** Extrait de page **
# # # #

11 Mai 15 Interview – Nueva Vulcano, culte presque malgré lui
Il y a une quinzaine d’années, le rock espagnol s’exportait sans mal en France comme en Europe, sous l’impulsion du label BCore et de son groupe phare, Aina. L’aventure terminée, Artur Estrada s’en allait canaliser son inspiration et son énergie au sein de Nueva Vulcano, une reconversion plus indie rock au sein de laquelle on l’entendait pour la première fois chanter dans sa langue natale. Entouré du batteur Albert Guàrdia, du bassiste Wences Aparicio, et du multi instrumentiste Marc Clos, cette figure du rock catalan sortait en ce printemps ‘Noveleria‘, le quatrième album d’un groupe devenu quasiment culte chez lui, qui s’apprête à fouler de nouveau une des grandes scènes de son Primavera Sound Festival. Plus de dix ans après notre dernière rencontre avec lui, c’est alors que Nueva Vulcano passait par Madrid pour le défendre qu’on a pu renouer le dialogue. Passé, présent, futur, tout y passe.
Notre dernière rencontre remonte à septembre 2004, alors que Nueva Vulcano sortait son premier album. Pouvez-vous résumer brièvement ce qui s’est passé pour le groupe ces onze dernières années?

# # # #

** Consigne **
Traduisez en anglais cette phrase de l'entretien avec Nueva Vulcano ci-dessus : « Notre dernière rencontre remonte à septembre 2004, alors que Nueva Vulcano sortait son premier album. »

** Données fournies **
# # # #

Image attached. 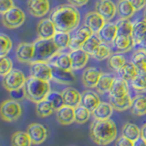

# # # #

** Solution **
Our last meeting goes back to September 2004, when Nueva Vulcano was releasing its first album.